TÂCHES À RÉALISER
**A)** Recopie tout ce qui va de « Pour cet événement, L’Express » jusqu'à « la confédération Lewiatan. » dans le texte sur le colloque Europe, en substituant « forum » à « colloque ».
**B)** Poursuis la rédaction du texte sur le colloque Europe là où il s'arrête.

TEXTE EXTRAIT
Sur scène, le débat entre les deux eurodéputées sera tendu, malgré les bonnes intentions. Sarah Knafo revendique d’entrer « dans une logique d’intérêt national » où chaque pays européen devrait choisir les projets sur lesquels avancer et avec qui. « Je suis heureuse de voir que Sarah Knafo découvre l’Europe, comme Tintin découvrait l’Amérique », réplique Nathalie Loiseau, assurant que « le fait de travailler en groupes de pays plus déterminés que les autres, c’est à peu près aussi vieux que l’Europe et c’est ce qui fait que l’on a créé [l’espace] Schengen, que l’on a créé l’euro. »

A la sortie du débat, une vingtaine de soutiens de Sarah Knafo se bousculent pour prendre un selfie avec le bras droit d’Éric Zemmour, partageant souvent un discours radical sur l’immigration et « la fin du christianisme ».

Une superpuissance économique qui s’ignore

Pour cet événement, L’Express voulait aussi souligner la réelle puissance de notre continent, trop souvent cachée derrière les discours défaitistes. « Avez-vous déjà entendu un leader américain, chinois ou indien dire : nous sommes en retard, il n’y a pas de capital, nous n’avons pas d’idées, c’est impossible de faire des affaires chez nous…, souligne Anna Stellinger, directrice générale adjointe de la Confédération des entreprises suédoises. Il nous faut du courage, des tripes. »

Sur scène, le 24 novembre, lors du colloque Europe de L’Express : notre journaliste Béatrice Mathieu ; Enrique Martinez, CEO de Fnac Darty ; Anna Stellinger, directrice générale adjointe de la Confédération des entreprises suédoises et Maciej Witucki, président de la confédération Lewiatan.

LIGNES DE DONNÉES

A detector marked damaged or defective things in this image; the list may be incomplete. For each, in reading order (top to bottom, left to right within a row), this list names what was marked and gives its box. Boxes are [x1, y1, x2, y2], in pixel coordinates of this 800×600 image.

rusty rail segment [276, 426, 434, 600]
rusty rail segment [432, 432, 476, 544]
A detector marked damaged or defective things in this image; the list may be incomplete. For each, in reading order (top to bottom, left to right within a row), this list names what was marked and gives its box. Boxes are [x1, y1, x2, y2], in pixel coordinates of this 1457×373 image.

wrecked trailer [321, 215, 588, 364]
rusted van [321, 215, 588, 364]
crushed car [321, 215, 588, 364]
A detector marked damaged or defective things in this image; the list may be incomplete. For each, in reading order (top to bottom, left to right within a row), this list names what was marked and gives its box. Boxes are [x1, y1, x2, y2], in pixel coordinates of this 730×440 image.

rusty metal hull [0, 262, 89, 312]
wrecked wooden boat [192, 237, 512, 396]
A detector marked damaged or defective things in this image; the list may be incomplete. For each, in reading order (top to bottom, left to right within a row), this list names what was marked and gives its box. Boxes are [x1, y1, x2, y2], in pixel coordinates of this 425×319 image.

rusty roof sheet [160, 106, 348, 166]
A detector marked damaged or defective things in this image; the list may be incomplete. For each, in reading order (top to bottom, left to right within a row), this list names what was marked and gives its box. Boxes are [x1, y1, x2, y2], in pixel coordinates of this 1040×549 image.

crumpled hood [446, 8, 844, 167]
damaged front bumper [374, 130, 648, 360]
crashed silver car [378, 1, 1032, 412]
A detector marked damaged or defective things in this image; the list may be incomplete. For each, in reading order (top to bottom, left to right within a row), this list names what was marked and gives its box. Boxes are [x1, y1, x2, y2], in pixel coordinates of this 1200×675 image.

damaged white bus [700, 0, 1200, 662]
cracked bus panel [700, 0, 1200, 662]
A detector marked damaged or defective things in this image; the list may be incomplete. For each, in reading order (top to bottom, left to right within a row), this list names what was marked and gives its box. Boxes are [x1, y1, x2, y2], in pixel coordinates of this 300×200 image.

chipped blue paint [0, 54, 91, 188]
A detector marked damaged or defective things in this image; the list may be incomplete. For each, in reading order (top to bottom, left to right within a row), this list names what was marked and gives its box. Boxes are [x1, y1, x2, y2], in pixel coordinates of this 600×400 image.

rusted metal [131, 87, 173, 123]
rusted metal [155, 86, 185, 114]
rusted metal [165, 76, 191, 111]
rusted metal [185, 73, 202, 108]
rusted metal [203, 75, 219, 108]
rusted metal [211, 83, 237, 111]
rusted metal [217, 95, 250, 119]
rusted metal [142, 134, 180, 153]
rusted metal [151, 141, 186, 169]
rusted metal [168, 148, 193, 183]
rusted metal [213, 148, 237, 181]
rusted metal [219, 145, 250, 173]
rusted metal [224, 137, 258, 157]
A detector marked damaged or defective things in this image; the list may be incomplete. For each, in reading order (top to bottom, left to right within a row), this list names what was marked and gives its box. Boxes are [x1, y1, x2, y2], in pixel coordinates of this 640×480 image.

RÉPONSES PAR TÂCHE
**A)**
Pour cet événement, L’Express voulait aussi souligner la réelle puissance de notre continent, trop souvent cachée derrière les discours défaitistes. « Avez-vous déjà entendu un leader américain, chinois ou indien dire : nous sommes en retard, il n’y a pas de capital, nous n’avons pas d’idées, c’est impossible de faire des affaires chez nous…, souligne Anna Stellinger, directrice générale adjointe de la Confédération des entreprises suédoises. Il nous faut du courage, des tripes. »

Sur scène, le 24 novembre, lors du forum Europe de L’Express : notre journaliste Béatrice Mathieu ; Enrique Martinez, CEO de Fnac Darty ; Anna Stellinger, directrice générale adjointe de la Confédération des entreprises suédoises et Maciej Witucki, président de la confédération Lewiatan.

**B)**
« Le seul espoir des Européens, c’est l’Europe, renchérit Maciej Witucki, le président de l’équivalent du Medef polonais. Il n’y a pas un pays européen qui peut, seul, faire face à des puissances globales. Les prévisions indiquaient que l’Allemagne aurait un PIB inférieur à l’Inde dans deux ans, elles ont déjà été rattrapées en réalité. Il n’y a pas l’Europe de l’Est et l’Europe du Nord, il y a une Europe, et soit elle avance ensemble, soit elle coule ensemble. »

C’est aussi la conclusion du rapport remis par Mario Draghi à la Commission européenne, en septembre 2024, véritable baromètre des défis européens. « Mais ce rapport est très, très noir, relativise Anna Stellinger dans un français parfait. D’après ce rapport, l’Europe aurait même à craindre pour sa propre existence… Dans de nombreux pays européens, notamment les pays nordiques, nous avons du mal à nous retrouver dans cette image-là : nous n’avons quasiment pas de dette publique, nous avons des marchés des capitaux qui fonctionnent, il y a du capital, et nous sommes systématiquement placés parmi les pays les plus innovants au monde ! »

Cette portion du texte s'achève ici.